** Opening Supplied information block **
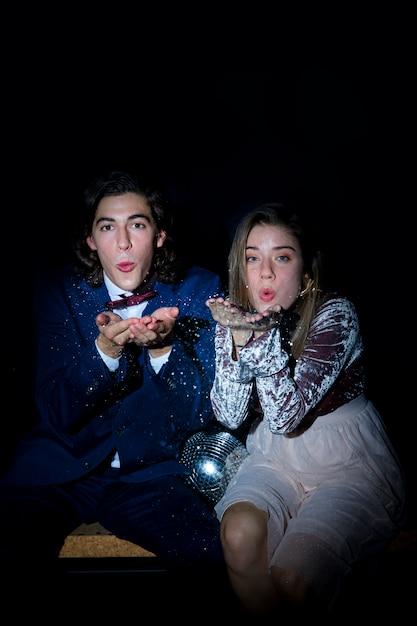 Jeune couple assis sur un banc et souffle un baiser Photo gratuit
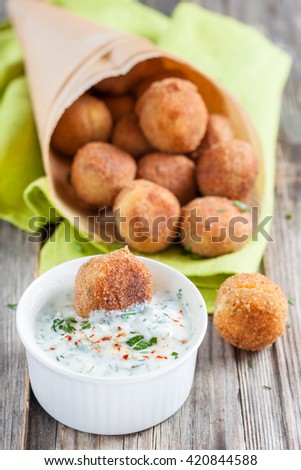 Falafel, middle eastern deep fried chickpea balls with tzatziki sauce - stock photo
** Closing Supplied information block **
** Opening Supplied information block **
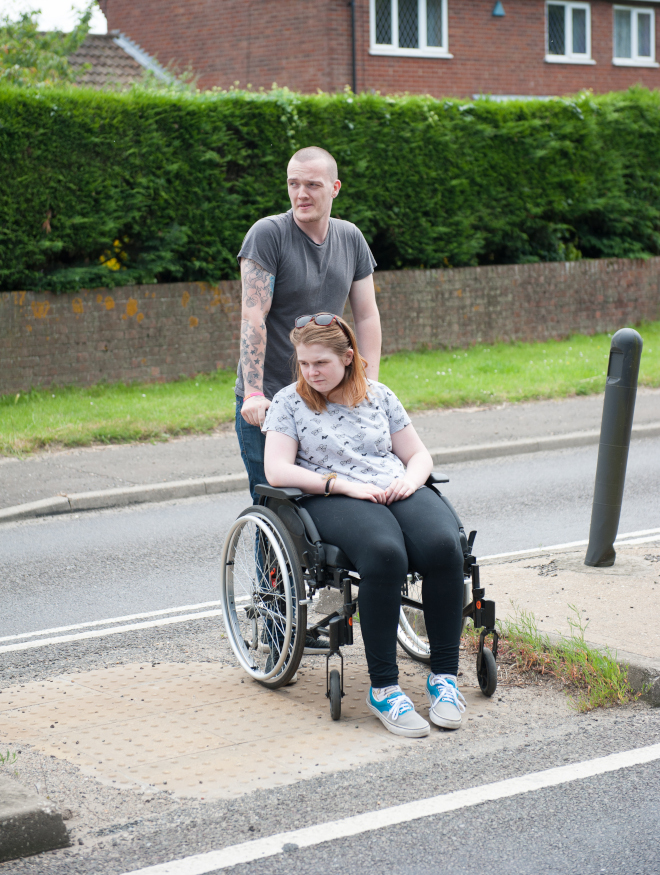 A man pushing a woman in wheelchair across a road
** Closing Supplied information block **
** Opening Supplied information block **
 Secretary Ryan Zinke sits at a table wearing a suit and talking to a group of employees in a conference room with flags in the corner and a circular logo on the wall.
** Closing Supplied information block **
Directions for this task:
From the material above, output only the span of lines that starts at the one containing "Jeune couple assis" and finishes at the one containing "Falafel, middle eastern", word for word and free of pictures.

Task result:
 Jeune couple assis sur un banc et souffle un baiser Photo gratuit
 Falafel, middle eastern deep fried chickpea balls with tzatziki sauce - stock photo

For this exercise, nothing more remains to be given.